Un métier passionnant
À « très bientôt 46 ans », elle n’exclut pas pour autant de revenir un jour dans la police. L’adrénaline lui manque un peu, le travail en équipe beaucoup. Elle a écrit un livre, Au plus près du mal (1), où, de scènes de crime en interrogatoires, elle raconte ce métier passionnant qui consiste à comprendre ce qui se passe dans la tête des agresseurs.
Elle rend un hommage appuyé à ses anciens collègues. « On entend beaucoup de choses négatives sur la police, mais moi ce que j’ai vécu au milieu d’eux, c’est très différent. Ce sont des gens que j’admire, qui font preuve de courage, qui sont capables de se dévouer pour des gens qu’ils ne connaissent pas, qui sont éventuellement capables aussi de prendre des risques, notamment celui de se faire tuer, pour des gens qu’ils ne connaissent pas. »
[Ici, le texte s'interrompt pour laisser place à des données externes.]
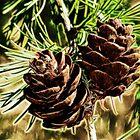 Cones by Tracy Deptuck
Son inspiration : Travailler au service des autres
« Cela peut sembler désuet ou grandiloquent, mais j’aime l’idée d’œuvrer pour le bien public » avoue Frédérique Balland. « Dans une société qui prône le “moi, moi, moi”, la notion de “service public” a du sens. En cabinet, je suis psychothérapeute en EMDR (désensibilisation et retraitement par le mouvement des yeux), une thérapie comportementale efficace notamment dans le traitement post-traumatique. Sa fondatrice, l’Américaine Francine Shapiro, a créé une association humanitaire qui envoie des formateurs dans tous les pays où il y a eu des populations sinistrées, comme Haïti. L’idée, c’est que le traumatisme peut entraîner des violences et que donc plus on cicatrisera les traumatismes, plus on aura l’espoir de vivre dans un monde plus stable et heureux. Cette dimension humanitaire m’a convaincue que j’étais à ma place en pratiquant cette thérapie. »
(1) Au plus près du mal, de Frédérique Balland, éd. Grasset, 176 p., 17 €.